How do I imagine cinema in 100 years?
Firstly, in 100 years, I imagine cars flying. More space being used up.
Everyday, we are being filmed by CCTV, ring doorbell cameras, dash cameras and mobile phones.
Human life is no longer private. Therefore, without realising it, we are making cinema. Now, this may sound a bit like big brother is watching you. Let’s face it, it’s the truth.
Hours and hours of footage, not forgetting social media where some people find entertainment out of filming others pain.
I would love to imagine cinema being interactive and immersive. A bit like theatre but the audience can have control to how they want the movie to play out. They get choices before hand and the most popular parts of the movie are in. They are then signed up to be a part of the movie too.

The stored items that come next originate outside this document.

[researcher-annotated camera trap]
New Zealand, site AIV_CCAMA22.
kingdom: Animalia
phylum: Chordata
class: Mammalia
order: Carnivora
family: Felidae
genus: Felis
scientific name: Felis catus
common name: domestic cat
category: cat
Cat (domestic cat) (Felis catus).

Depending on the genre, we can all relate to something someone else has been through. Instead of using violence, hatred, crime and war why not play it out instead if certain people feel that much anger and hatred towards the world.
Cinema is the place for expressing use emotions into art form. It’s therapeutic.
What is your impression of WILD FILMMAKER?
My impression of WILD FILMMAKER is that the filmmaker had been let loose in the wild. Freed up from any restraints of the typical everyday studio filming routine.
I always believed that I’d have to a degree in filmmaking. How wrong am I.
The poetry of free cinema. How beautiful is that!
I never thought my short-film would get reconsidered. To be honest, as it’s a zero budget film, no production, crew, cast, technicians, MUAH. I thought it be rejected!
I’m thrilled to say I am part of the WILD FILMMAKER community. I’m very grateful to Michele Diomà the Editor – In – Chief of WILD FILMMAKER for this opportunity of an exclusive interview.
I never thought in my wildest dreams at fifty two years old, I’m finally finding my direction in life.